(Records for this task Opens)

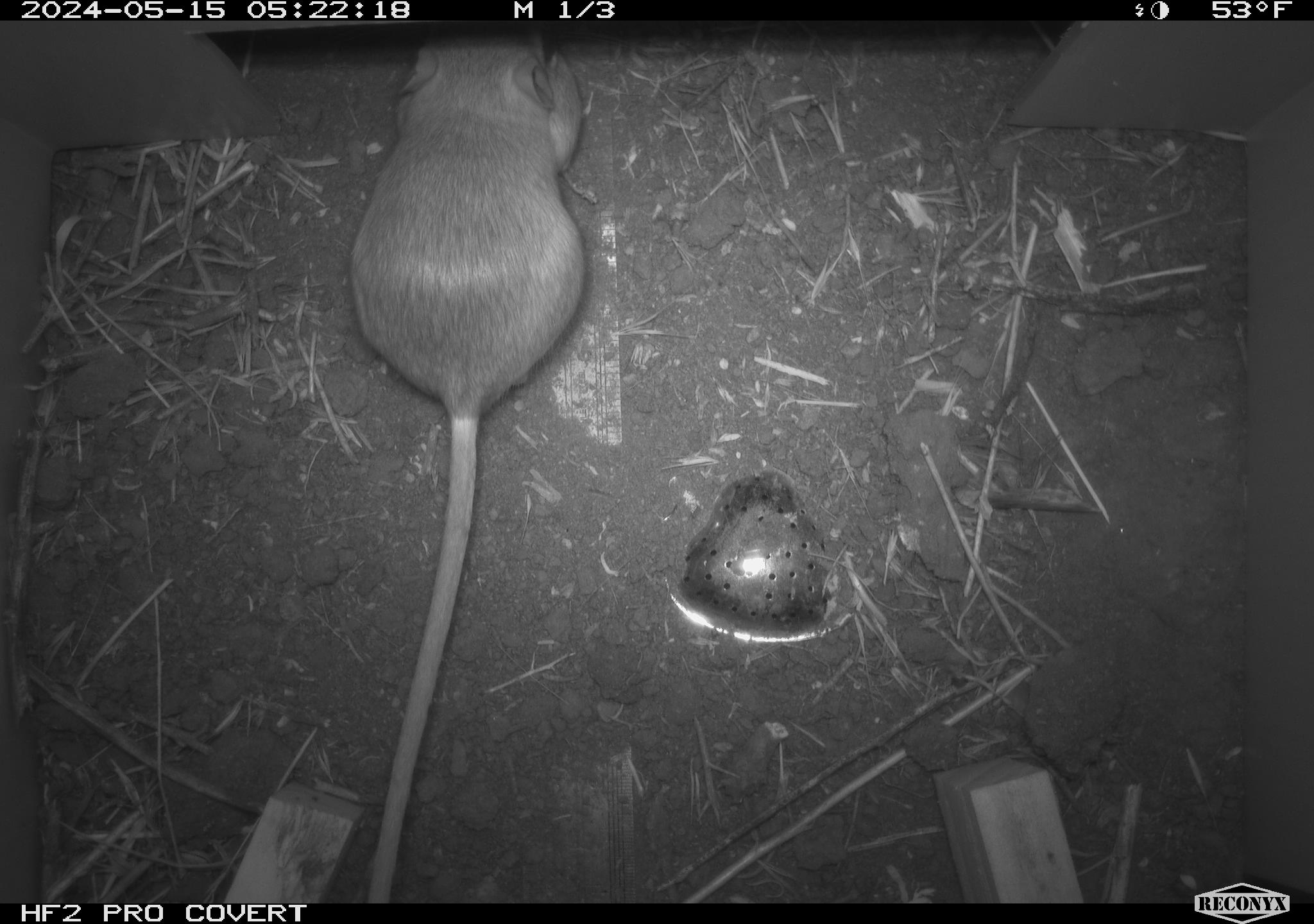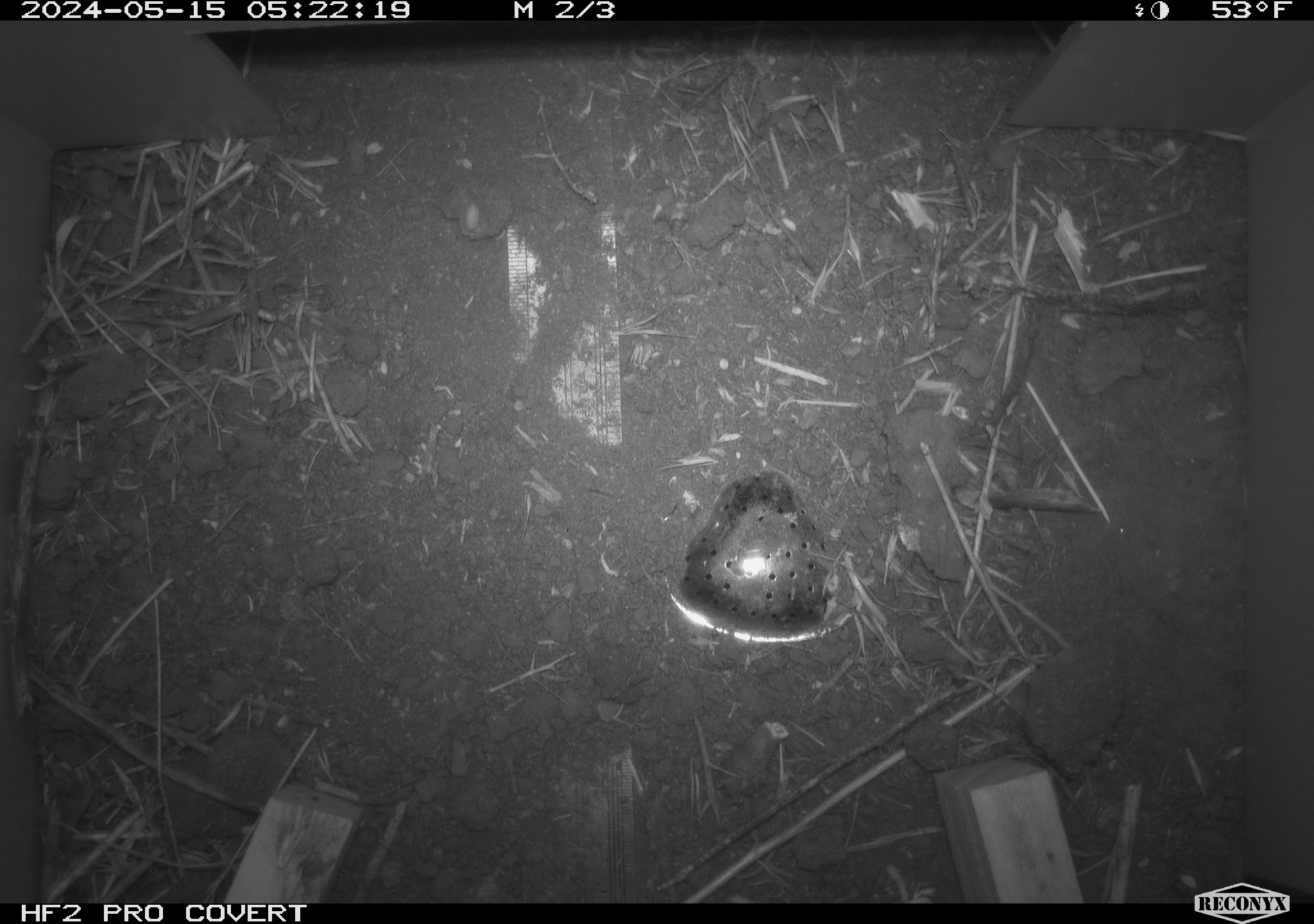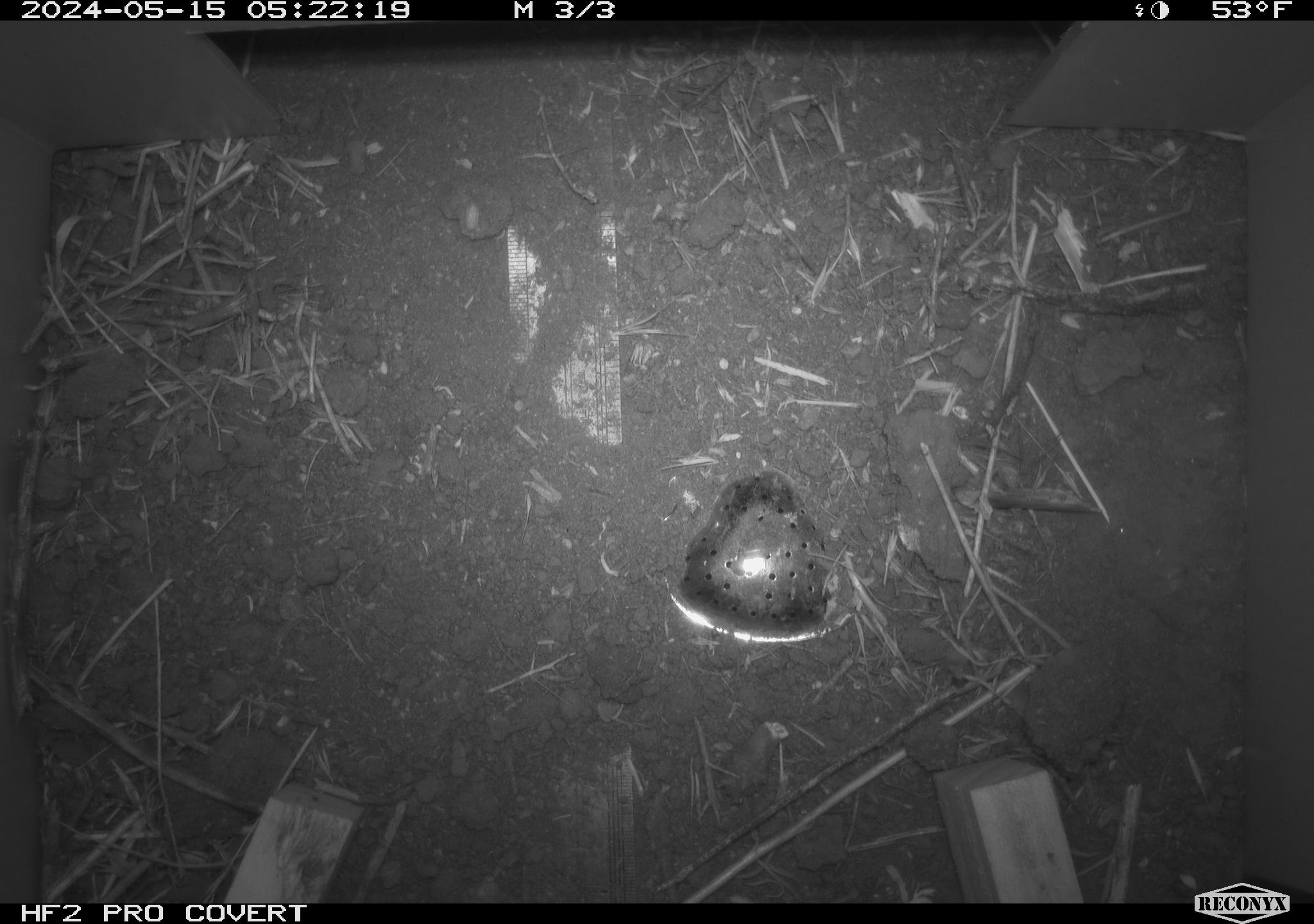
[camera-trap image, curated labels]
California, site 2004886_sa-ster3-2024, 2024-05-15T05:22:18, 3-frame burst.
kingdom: Animalia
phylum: Chordata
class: Mammalia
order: Rodentia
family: Heteromyidae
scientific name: Heteromyidae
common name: kangaroo rats and pocket mice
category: heteromyidae family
Heteromyidae family (kangaroo rats and pocket mice) (Heteromyidae).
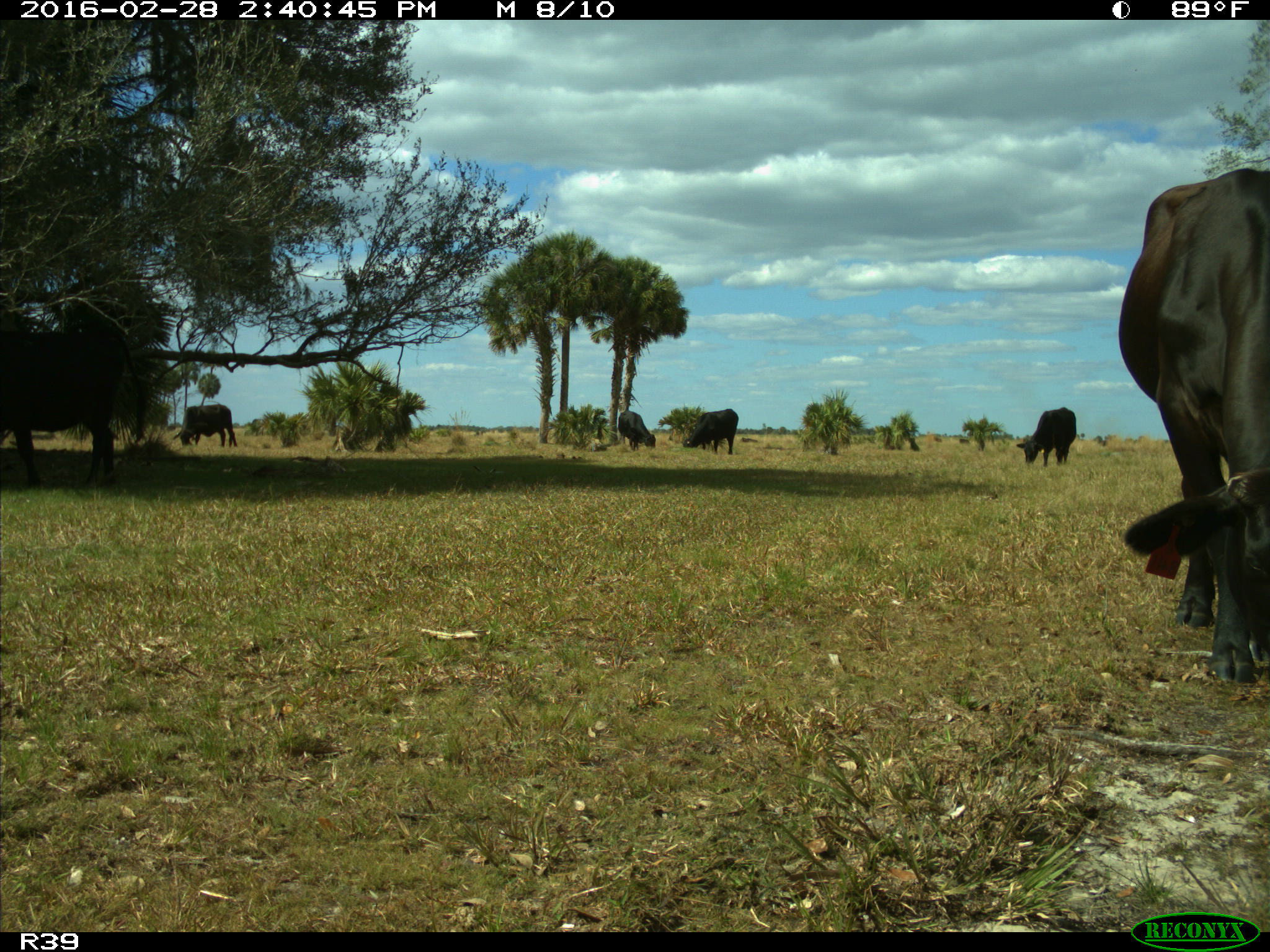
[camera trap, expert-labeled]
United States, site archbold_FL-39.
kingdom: Animalia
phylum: Chordata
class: Mammalia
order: Artiodactyla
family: Bovidae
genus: Bos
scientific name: Bos taurus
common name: domestic cow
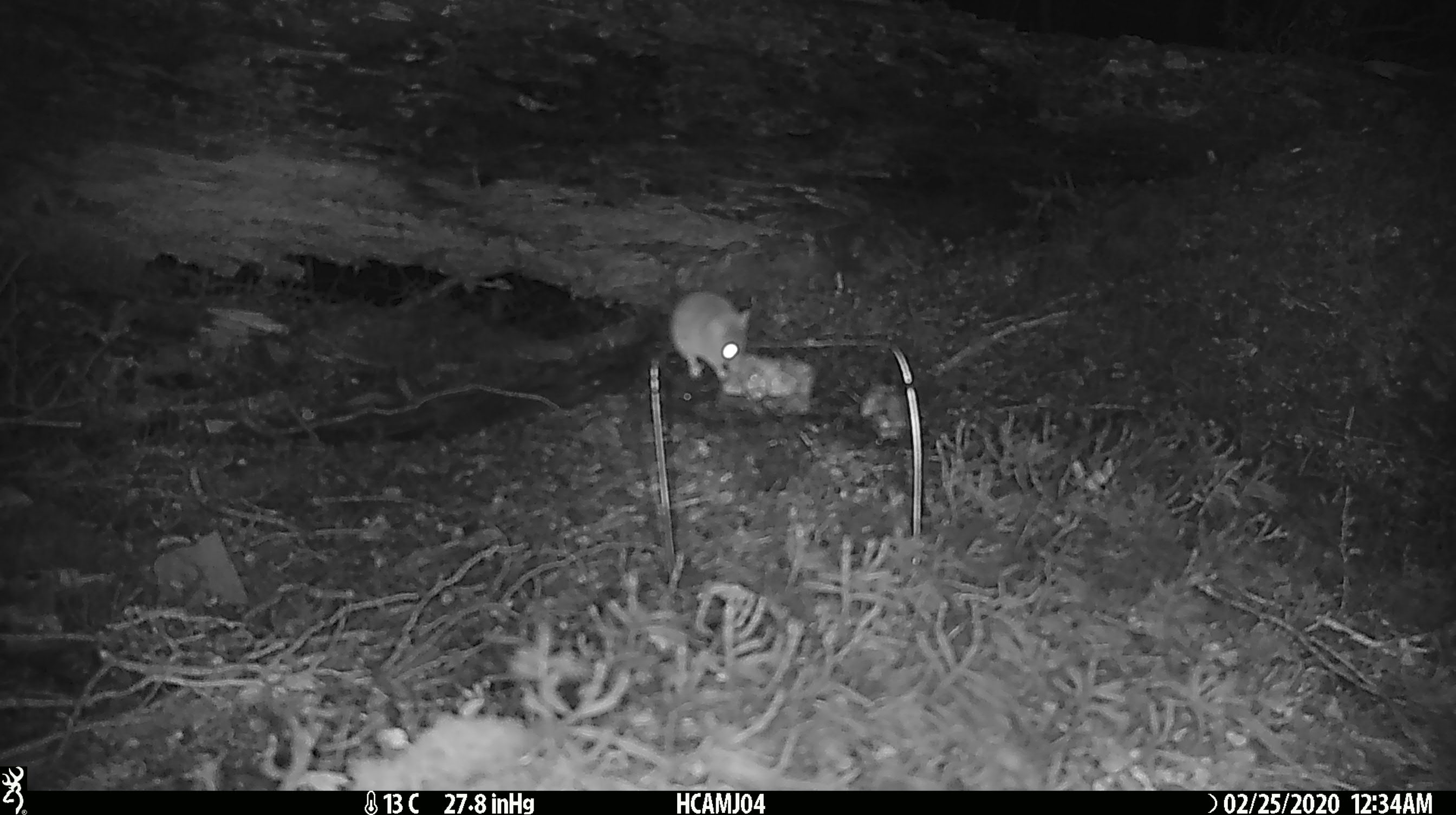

(Records for this task Closes)

§ What you should do: Pull out all lines from the listing that contain the string "name".

§ Solution for this exercise:
scientific name: Heteromyidae
common name: kangaroo rats and pocket mice
scientific name: Bos taurus
common name: domestic cow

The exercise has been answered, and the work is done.